To resolve these issues, we propose a circuit and architecture technique for the fast detection and correction of multiple soft errors in the CAM-RAM cache. This technique performs a background correction process which does not interfere with on-going cache operation. We enhance the miss status holding register structure of a non-blocking cache to handle the missed block fetched by a false miss. In addition, we optimize the detection and correction circuitry to make overall correction time less than the cache miss penalty, which is the requirement for correct operations. Our scheme works for both blocking and non-blocking cache. For simplicity, we present works only for a non-blocking cache.

# 2 Proposed Architecture

#### 2.1 Overall Architecture

The main idea of the proposed scheme is that error detection and correction is performed as a background process immediately after an error occurs. This process does not interfere with a concurrent cache access unless the concurrent access attempts to access a corrupted cache entry. To handle the case where a corrupted cache entry is accessed before the error is fixed by the background process, we modify the miss status holding register (MSHR) logic [4].

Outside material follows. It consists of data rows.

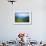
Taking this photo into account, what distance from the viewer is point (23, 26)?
514 centimetres

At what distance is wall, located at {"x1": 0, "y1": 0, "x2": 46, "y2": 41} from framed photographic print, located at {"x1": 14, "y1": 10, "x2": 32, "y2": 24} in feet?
0.47

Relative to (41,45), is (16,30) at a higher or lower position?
higher

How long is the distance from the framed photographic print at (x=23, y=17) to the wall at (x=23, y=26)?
0.14m

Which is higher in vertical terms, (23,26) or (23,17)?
(23,17)

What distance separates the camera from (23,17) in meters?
5.10

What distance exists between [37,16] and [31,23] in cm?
37

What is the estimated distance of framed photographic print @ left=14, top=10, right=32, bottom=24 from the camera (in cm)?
509

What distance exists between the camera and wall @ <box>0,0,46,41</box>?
5059 mm

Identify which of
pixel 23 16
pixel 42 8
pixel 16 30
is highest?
pixel 42 8

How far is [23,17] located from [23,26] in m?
0.36

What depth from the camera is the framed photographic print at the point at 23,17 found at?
16.7ft

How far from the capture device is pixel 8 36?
16.6 feet

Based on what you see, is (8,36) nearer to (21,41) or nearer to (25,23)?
(25,23)

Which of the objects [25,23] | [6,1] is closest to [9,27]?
[25,23]
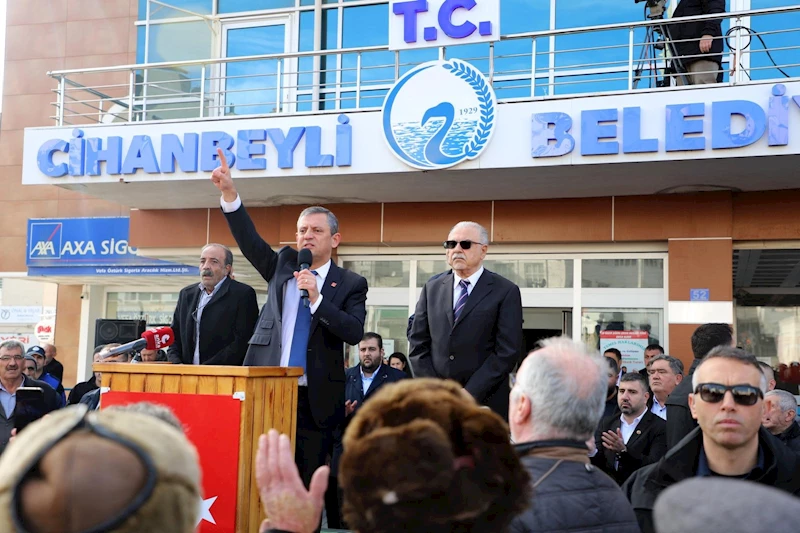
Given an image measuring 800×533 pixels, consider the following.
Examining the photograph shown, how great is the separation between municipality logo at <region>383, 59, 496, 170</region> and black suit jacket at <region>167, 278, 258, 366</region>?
15.6 ft

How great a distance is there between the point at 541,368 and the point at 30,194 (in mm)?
18744

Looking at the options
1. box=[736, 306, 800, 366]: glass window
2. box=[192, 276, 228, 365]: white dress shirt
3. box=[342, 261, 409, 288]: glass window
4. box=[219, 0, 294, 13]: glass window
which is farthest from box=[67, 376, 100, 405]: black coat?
box=[736, 306, 800, 366]: glass window

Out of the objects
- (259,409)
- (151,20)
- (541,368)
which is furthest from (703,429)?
(151,20)

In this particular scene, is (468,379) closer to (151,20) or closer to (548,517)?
(548,517)

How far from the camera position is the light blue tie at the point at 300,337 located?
441 centimetres

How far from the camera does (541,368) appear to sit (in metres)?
2.45

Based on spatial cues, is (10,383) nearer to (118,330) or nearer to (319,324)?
(319,324)

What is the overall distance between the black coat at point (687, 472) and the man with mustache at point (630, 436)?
110 inches

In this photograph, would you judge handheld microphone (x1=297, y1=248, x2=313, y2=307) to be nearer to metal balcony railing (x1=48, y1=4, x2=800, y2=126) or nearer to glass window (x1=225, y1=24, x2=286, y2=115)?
metal balcony railing (x1=48, y1=4, x2=800, y2=126)

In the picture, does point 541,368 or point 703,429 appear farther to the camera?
point 703,429

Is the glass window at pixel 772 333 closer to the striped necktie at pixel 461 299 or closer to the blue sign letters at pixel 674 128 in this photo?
the blue sign letters at pixel 674 128

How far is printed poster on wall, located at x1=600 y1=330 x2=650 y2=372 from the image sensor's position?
11.3 m

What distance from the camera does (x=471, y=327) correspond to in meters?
4.62

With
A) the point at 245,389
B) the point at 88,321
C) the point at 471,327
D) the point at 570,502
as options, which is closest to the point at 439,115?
the point at 471,327
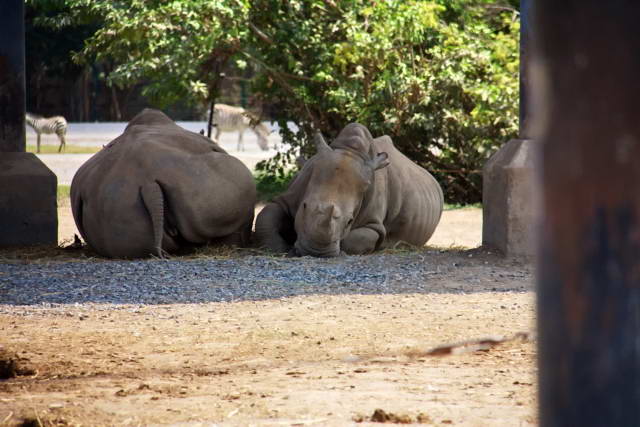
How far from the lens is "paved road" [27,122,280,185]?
838 inches

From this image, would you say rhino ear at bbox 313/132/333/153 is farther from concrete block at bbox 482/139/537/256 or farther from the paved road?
the paved road

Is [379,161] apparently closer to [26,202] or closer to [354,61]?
[26,202]

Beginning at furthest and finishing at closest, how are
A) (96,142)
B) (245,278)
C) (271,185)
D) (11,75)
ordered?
(96,142) < (271,185) < (11,75) < (245,278)

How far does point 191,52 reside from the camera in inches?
569

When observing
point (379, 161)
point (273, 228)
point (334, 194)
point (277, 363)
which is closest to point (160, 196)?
point (273, 228)

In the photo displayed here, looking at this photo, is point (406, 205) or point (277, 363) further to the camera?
point (406, 205)

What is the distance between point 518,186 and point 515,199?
11cm

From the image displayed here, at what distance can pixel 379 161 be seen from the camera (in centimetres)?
960

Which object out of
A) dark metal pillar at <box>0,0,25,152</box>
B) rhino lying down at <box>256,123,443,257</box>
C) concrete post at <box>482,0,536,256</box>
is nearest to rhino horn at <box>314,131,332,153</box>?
rhino lying down at <box>256,123,443,257</box>

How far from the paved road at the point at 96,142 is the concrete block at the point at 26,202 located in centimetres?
923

Fig. 1. Proposed Cache Architecture

As shown in Fig. 1, our architecture consists of two parts: conventional cache and newly added blocks. The block inside the dotted line is a new addition and blocks in gray color are modified ones. The conventional cache consists of a tag and data memory and hit/miss and ECC circuits, and MSHR. In our proposed architecture, the conventional cache part has been modified. First, the tag memory is modified to generate an error signal per tag word which is labeled as Err in Fig. 1. The width of Err is same as the number of tag words in the tag memory. When the cell of a tag word is corrupted, the error signal, Err, is asserted to the error signal/address generation block. Based on this Err signal, the signal/address generation block asserts a global error signal and generates the address of a corrupted tag word to the MSHR block. If the address of a corrupted tag is found in MSHR that stores the addresses of any on-going cache misses, it indicates that a false miss happened earlier. The MSHR block is enhanced in order to cancel a miss block fetch in case of a false miss.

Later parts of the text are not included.